Task instructions:
**a)** Answer these questions about the graphene text, one per line:
(i) At about the time of which phone did research money begin flowing into battery development?
(ii) Whose Rice lab reported the acid combination, and in which journal?
(iii) Who co-led the study?
**b)** Carry on the text about graphene, picking up right after its last sentence.

Text section:
>>
We have a wonder material. Graphene, or Fullerenes. The problem is that it
might as well be “unobtianium” We can make bulk graphene, we can make perfect graphene, we just haven’t been able to make perfect graphene in bulk. This may, or may not, be the moment that we can finally mass produce a perfect graphene at an economical cost. This “economical cost” is critical.
It has been within this century, less than 20 years, that battery scientists and engineers were Doc Browns working in their garages on flux capacitors. Once battery economics past the threshold of economically worth while, (about the time the iPhone 3g appeared) research dollars started flowing into battery development. At this time graphene is still a material looking for a problem.
However, with a process that can make large quantities of perfect graphene at low cost, money and a lot of it will start to flow into that field. (If this is actually the “blast furnace moment”.
The Rice lab of Matteo Pasquali reported in Science Advances on its discovery of a unique combination of acids that helps separate nanotubes in a solution and turn them into films, fibers or other materials with excellent electrical and mechanical properties.
The study co-led by graduate alumnus Robert Headrick and graduate student Steven Williams reports the solvent is compatible with conventional manufacturing processes. That should help it find a place in the production of advanced materials for many applications.
The only realistically possible world changing tech I rank above graphene is fusion power generation at a much lower price and time required to build than we can achieve through tokamak devices.
<<
Dataset entries:
>>
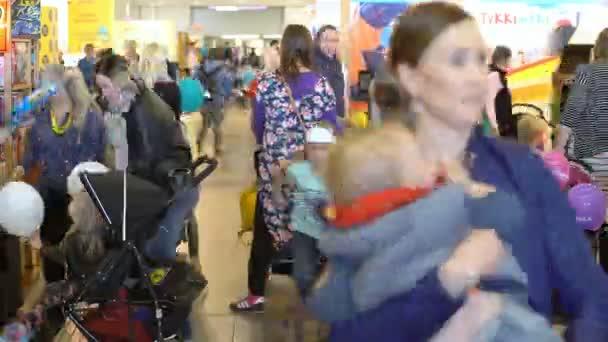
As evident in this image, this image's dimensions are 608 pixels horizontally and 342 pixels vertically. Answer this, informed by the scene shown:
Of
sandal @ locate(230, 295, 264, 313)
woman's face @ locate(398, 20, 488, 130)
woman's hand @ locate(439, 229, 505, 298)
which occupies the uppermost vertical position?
woman's face @ locate(398, 20, 488, 130)

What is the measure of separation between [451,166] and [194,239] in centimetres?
502

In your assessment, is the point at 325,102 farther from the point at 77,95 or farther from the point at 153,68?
the point at 153,68

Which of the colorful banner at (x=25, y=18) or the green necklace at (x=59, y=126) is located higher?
the colorful banner at (x=25, y=18)

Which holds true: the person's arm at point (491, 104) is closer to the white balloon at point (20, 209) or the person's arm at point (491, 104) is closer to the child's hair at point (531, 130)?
the child's hair at point (531, 130)

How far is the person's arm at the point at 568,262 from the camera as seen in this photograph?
4.24 ft

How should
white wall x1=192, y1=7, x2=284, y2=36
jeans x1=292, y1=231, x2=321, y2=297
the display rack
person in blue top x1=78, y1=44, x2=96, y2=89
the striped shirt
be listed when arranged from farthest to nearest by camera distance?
white wall x1=192, y1=7, x2=284, y2=36, person in blue top x1=78, y1=44, x2=96, y2=89, the striped shirt, the display rack, jeans x1=292, y1=231, x2=321, y2=297

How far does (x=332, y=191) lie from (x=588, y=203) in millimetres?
3694

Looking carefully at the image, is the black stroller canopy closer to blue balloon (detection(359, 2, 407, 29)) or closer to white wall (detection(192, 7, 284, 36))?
blue balloon (detection(359, 2, 407, 29))

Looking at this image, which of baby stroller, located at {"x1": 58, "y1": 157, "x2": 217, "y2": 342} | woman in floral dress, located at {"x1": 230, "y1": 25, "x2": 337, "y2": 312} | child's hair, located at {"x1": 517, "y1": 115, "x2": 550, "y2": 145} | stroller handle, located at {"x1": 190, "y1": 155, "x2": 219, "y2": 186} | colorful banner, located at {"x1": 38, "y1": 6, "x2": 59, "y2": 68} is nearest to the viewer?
baby stroller, located at {"x1": 58, "y1": 157, "x2": 217, "y2": 342}

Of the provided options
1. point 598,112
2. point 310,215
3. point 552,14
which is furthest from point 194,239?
point 552,14

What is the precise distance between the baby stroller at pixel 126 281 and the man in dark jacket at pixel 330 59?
2.81 m

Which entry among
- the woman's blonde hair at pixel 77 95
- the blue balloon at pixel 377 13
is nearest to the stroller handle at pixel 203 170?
the woman's blonde hair at pixel 77 95

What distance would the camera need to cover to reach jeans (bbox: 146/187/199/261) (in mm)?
4012

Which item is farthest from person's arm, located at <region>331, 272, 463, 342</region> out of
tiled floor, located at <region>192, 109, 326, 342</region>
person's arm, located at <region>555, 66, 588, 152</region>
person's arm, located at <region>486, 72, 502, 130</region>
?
person's arm, located at <region>555, 66, 588, 152</region>
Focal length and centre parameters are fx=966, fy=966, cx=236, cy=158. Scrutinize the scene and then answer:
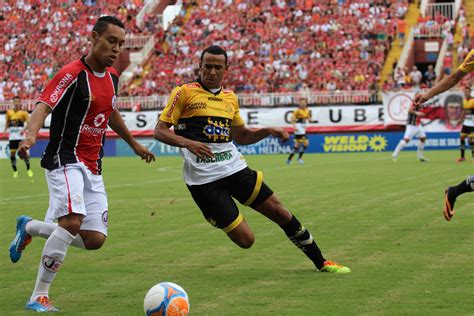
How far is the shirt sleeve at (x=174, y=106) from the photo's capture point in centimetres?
927

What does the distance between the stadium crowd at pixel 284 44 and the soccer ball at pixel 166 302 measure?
37.6m

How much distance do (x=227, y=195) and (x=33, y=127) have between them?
258 cm

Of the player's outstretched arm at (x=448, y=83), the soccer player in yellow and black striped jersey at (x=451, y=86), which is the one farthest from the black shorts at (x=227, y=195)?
the player's outstretched arm at (x=448, y=83)

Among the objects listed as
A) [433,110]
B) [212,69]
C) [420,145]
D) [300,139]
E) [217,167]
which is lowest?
[300,139]

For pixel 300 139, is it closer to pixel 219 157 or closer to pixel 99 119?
pixel 219 157

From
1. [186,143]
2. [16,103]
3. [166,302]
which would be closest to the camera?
[166,302]

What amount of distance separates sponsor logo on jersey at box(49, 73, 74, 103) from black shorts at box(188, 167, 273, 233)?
6.60 ft

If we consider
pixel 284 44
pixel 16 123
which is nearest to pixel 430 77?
pixel 284 44

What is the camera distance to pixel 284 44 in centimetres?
4928

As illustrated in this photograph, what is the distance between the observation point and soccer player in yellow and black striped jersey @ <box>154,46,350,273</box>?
9.22 meters

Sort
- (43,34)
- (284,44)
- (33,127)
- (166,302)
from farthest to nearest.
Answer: (43,34)
(284,44)
(33,127)
(166,302)

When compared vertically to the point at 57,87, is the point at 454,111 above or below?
below

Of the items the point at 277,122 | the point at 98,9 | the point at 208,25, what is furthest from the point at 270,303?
the point at 98,9

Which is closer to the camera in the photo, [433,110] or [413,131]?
[413,131]
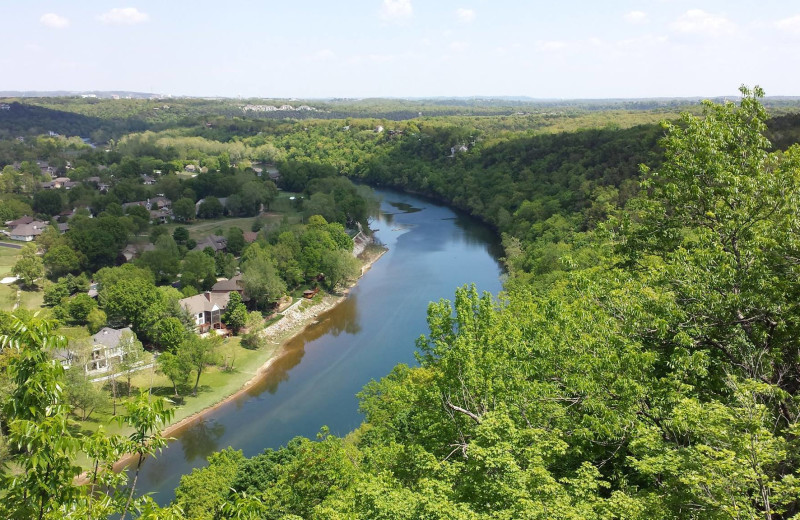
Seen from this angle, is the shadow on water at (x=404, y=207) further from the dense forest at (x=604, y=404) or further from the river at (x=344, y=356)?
the dense forest at (x=604, y=404)

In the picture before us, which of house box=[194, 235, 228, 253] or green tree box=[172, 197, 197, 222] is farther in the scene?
green tree box=[172, 197, 197, 222]

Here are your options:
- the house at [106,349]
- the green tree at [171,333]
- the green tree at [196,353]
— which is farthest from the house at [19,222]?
the green tree at [196,353]

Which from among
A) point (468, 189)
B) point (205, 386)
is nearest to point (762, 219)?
point (205, 386)

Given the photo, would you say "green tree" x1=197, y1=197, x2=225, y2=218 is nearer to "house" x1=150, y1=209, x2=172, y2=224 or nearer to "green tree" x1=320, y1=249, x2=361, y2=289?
"house" x1=150, y1=209, x2=172, y2=224

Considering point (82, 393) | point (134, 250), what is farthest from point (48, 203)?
point (82, 393)

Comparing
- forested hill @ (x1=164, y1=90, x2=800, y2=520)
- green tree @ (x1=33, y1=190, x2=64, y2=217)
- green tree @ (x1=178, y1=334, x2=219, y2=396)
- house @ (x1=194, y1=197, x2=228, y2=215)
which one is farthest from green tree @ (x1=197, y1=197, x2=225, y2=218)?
forested hill @ (x1=164, y1=90, x2=800, y2=520)
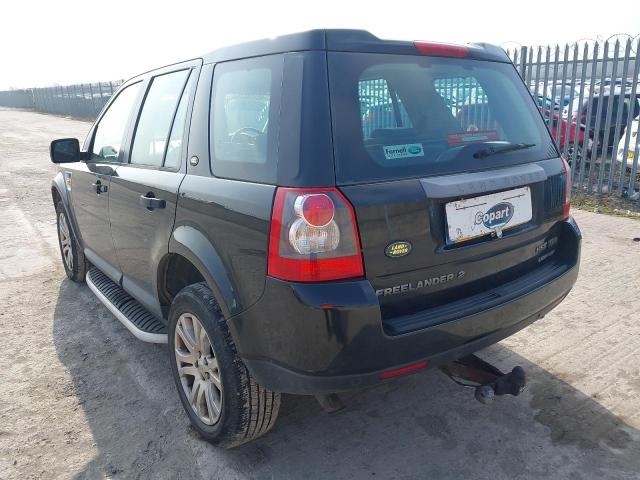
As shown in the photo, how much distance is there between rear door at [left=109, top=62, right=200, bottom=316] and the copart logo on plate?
4.79 ft

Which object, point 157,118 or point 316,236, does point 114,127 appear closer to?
point 157,118

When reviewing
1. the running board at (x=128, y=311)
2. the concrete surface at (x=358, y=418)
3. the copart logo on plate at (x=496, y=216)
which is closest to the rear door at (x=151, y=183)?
the running board at (x=128, y=311)

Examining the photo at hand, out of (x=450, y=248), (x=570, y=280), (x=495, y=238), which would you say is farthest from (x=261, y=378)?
(x=570, y=280)

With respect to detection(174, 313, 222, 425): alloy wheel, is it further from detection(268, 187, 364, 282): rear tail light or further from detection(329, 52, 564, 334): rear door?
detection(329, 52, 564, 334): rear door

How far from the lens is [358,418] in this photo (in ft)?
9.15

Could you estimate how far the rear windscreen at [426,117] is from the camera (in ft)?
6.65

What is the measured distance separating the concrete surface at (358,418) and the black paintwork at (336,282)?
60cm

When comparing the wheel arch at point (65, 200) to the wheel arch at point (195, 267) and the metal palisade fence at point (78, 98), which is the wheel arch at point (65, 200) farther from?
the metal palisade fence at point (78, 98)

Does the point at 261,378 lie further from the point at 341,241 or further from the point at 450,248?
the point at 450,248

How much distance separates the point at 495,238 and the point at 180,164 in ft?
5.21

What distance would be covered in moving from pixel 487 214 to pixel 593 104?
742 centimetres

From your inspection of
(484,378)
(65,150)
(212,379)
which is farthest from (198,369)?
(65,150)

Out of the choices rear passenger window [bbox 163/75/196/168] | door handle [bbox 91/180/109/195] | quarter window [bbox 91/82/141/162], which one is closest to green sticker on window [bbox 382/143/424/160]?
rear passenger window [bbox 163/75/196/168]

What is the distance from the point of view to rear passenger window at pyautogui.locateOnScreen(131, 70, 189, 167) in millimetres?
2875
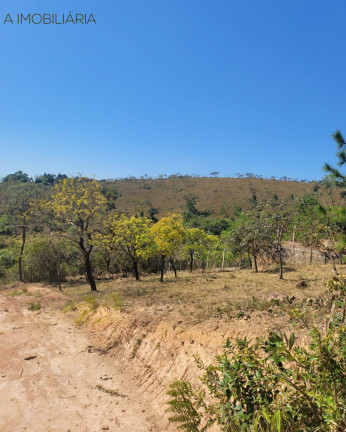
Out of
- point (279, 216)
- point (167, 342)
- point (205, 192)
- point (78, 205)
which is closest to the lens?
point (167, 342)

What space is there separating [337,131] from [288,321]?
7.46m

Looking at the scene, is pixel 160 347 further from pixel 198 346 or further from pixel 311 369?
pixel 311 369

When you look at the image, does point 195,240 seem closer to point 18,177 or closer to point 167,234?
point 167,234

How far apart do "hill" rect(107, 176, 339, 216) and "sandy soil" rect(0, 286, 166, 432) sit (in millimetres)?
73196

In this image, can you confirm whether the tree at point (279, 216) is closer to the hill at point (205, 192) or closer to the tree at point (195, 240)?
the tree at point (195, 240)

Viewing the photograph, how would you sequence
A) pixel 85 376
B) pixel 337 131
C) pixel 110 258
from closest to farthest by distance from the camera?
1. pixel 85 376
2. pixel 337 131
3. pixel 110 258

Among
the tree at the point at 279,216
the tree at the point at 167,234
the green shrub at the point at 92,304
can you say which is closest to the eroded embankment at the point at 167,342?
the green shrub at the point at 92,304

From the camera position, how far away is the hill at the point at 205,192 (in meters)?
91.4

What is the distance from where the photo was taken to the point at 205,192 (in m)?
106

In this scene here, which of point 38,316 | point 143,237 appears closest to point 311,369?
point 38,316

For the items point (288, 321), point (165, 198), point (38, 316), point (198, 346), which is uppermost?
point (165, 198)

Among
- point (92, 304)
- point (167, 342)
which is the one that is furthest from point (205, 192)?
point (167, 342)

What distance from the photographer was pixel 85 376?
8617mm

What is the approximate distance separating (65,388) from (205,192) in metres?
100
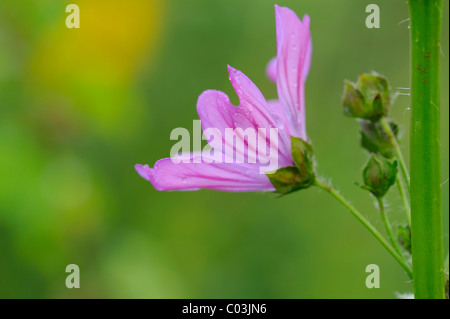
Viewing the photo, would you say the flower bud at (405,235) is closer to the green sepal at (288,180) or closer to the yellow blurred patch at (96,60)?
the green sepal at (288,180)

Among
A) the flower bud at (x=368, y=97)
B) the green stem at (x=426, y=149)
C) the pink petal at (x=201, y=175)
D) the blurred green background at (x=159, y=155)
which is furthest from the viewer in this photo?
<<
Written answers:
**a)**
(i) The iPhone 3G.
(ii) The lab of Matteo Pasquali, in Science Advances.
(iii) Graduate alumnus Robert Headrick and graduate student Steven Williams.

**b)**
Will these two techs and others arrive in time, or will GCC combined with Putinist revanchist stupidity crush us first?
The only realistically possible world changing tech I rank above graphene is fusion power generation at a much lower price and time required to build than we can achieve through tokamak devices.
Will these two techs and others arrive in time, or will GCC combined with Putinist revanchist stupidity crush us first?
Perils of Pauline.
david fb,
The “ Baroque Cycle” was enlightening. The world is always ending. Attempting to get rid if the human race is like trying to excise a rapidly mutating cancer. Neither self consumption (war) nor a high fever (Global Climate Change) will set humanity back.
As far as fusion power goes, we will get there. When? I have hope we will will see positive energy balance from a fusion reaction by late 2025 or 2026. While it would still be a long way before we would see the first fusion plant producing electricity, at least the amount money going into research would be more than the Kardashians gross.
However, there are stop gap
measures that can be applied once battery technology reaches commodity status. I expect this will be after 2030. So fossil fuels, while being less ubiquitous, it will still be happening.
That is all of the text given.